Феномен, да и только.

Иду я как-то, ближе к вечеру, по направлению к камералке - бумаги разные в порядок привести. Смотрю, стоит у тропы Начальник Лагеря и, раздвинув кусты боярышника, наблюдает за чем-то в полевой бинокль.

Наблюдает и тихонько ругается сквозь зубы:

- Ну, все люди - как люди. Ну, выпивают, но бутылками же. А эти - козлы - бочками решили, сволочи….

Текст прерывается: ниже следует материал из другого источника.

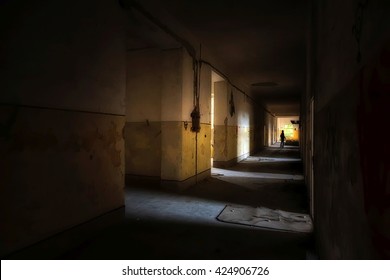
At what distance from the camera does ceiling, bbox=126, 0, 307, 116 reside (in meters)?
5.07

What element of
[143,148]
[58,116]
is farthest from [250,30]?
[58,116]

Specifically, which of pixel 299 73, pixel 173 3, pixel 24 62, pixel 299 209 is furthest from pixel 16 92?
pixel 299 73

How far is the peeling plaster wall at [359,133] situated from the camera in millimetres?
989

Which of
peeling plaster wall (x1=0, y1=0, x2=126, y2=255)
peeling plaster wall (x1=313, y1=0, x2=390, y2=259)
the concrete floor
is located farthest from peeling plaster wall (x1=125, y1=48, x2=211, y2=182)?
peeling plaster wall (x1=313, y1=0, x2=390, y2=259)

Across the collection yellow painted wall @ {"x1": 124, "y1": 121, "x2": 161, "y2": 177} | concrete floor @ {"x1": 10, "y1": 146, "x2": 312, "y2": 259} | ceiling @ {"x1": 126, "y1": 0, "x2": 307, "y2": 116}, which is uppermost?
ceiling @ {"x1": 126, "y1": 0, "x2": 307, "y2": 116}

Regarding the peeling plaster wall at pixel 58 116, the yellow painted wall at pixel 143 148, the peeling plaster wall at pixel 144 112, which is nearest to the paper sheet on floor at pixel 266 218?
the peeling plaster wall at pixel 58 116

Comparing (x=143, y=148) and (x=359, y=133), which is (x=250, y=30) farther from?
(x=359, y=133)

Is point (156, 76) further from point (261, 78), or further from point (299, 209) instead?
point (261, 78)

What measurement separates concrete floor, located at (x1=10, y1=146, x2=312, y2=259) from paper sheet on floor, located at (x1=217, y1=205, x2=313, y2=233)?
150 millimetres

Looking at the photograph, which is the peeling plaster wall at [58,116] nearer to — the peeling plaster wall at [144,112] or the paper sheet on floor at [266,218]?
the paper sheet on floor at [266,218]

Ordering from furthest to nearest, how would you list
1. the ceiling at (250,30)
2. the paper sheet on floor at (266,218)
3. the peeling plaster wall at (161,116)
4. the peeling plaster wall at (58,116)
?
the peeling plaster wall at (161,116) < the ceiling at (250,30) < the paper sheet on floor at (266,218) < the peeling plaster wall at (58,116)

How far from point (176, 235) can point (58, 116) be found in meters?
1.98

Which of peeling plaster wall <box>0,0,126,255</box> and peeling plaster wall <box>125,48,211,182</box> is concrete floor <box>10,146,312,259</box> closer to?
peeling plaster wall <box>0,0,126,255</box>

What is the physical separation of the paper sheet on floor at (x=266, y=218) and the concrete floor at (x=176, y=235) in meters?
0.15
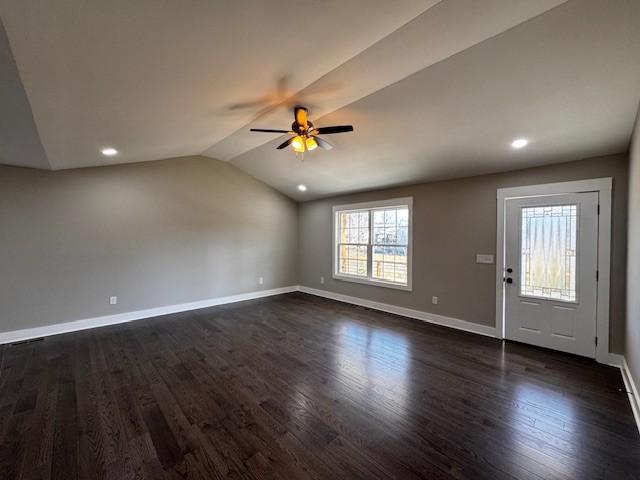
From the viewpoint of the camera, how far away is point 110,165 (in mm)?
4402

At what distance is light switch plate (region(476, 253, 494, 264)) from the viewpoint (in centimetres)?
390

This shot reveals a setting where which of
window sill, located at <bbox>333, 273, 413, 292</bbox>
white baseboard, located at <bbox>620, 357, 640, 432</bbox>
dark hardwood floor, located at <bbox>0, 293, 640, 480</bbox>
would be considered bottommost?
dark hardwood floor, located at <bbox>0, 293, 640, 480</bbox>

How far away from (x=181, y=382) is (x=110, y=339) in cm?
192

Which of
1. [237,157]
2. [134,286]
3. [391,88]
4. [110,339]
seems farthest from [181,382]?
[237,157]

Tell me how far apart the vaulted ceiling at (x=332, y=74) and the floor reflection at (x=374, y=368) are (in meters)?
2.67

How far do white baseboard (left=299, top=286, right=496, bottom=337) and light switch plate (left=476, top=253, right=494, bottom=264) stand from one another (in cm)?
96

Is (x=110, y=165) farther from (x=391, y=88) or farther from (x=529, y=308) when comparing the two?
(x=529, y=308)

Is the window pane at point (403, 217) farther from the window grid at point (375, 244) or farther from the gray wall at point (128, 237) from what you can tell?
the gray wall at point (128, 237)

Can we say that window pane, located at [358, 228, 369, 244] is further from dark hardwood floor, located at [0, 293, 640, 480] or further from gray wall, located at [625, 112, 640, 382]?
gray wall, located at [625, 112, 640, 382]

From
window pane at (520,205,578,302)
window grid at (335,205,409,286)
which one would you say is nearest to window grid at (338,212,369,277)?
window grid at (335,205,409,286)

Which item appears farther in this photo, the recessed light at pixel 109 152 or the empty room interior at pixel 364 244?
the recessed light at pixel 109 152

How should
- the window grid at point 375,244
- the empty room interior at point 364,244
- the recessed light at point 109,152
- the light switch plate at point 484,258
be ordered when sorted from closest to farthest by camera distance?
the empty room interior at point 364,244 → the recessed light at point 109,152 → the light switch plate at point 484,258 → the window grid at point 375,244

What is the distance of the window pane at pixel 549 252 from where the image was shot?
329cm

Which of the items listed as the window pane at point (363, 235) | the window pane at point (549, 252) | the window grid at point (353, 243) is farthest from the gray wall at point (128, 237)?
the window pane at point (549, 252)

- Виталь Витальевич, на кого это Вы так? - не удерживаюсь от любопытства.

- А вот сам полюбуйся на своих одногрупников, - Начальник Лагеря протягивает мне бинокль.

Смотрю, ба, знакомые всё лица! По дороге, далеко ещё от нас, Генка Банкин, Михась и Гарик натужно катят в гору пузатую бочку - литров на сто, не меньше.

Возвращаю оптический прибор:

- Не, я их, безусловно, не одобряю. Но что тут поделаешь? Надо было более тщательно репертуар фильмов, однако, подбирать.

- Да, теперь уже ничего не поделаешь - не в стукачи же на старости лет записываться, - грустно отвечает Виталь Витальевич и шаркающей походкой уходит к преподавательским домикам, что расположились в устоявшемся десятилетиями удалении от Лагеря студенческого.

Подхожу к камералке, со стороны скамьи, что спряталась в зарослях кизильника, доносится шум разговора, чей-то заливистый смех. Видимо, кто-то из наших с девицей какой общается. Стараюсь незаметно, дабы не мешать людям, проскочить мимо, но не удаётся.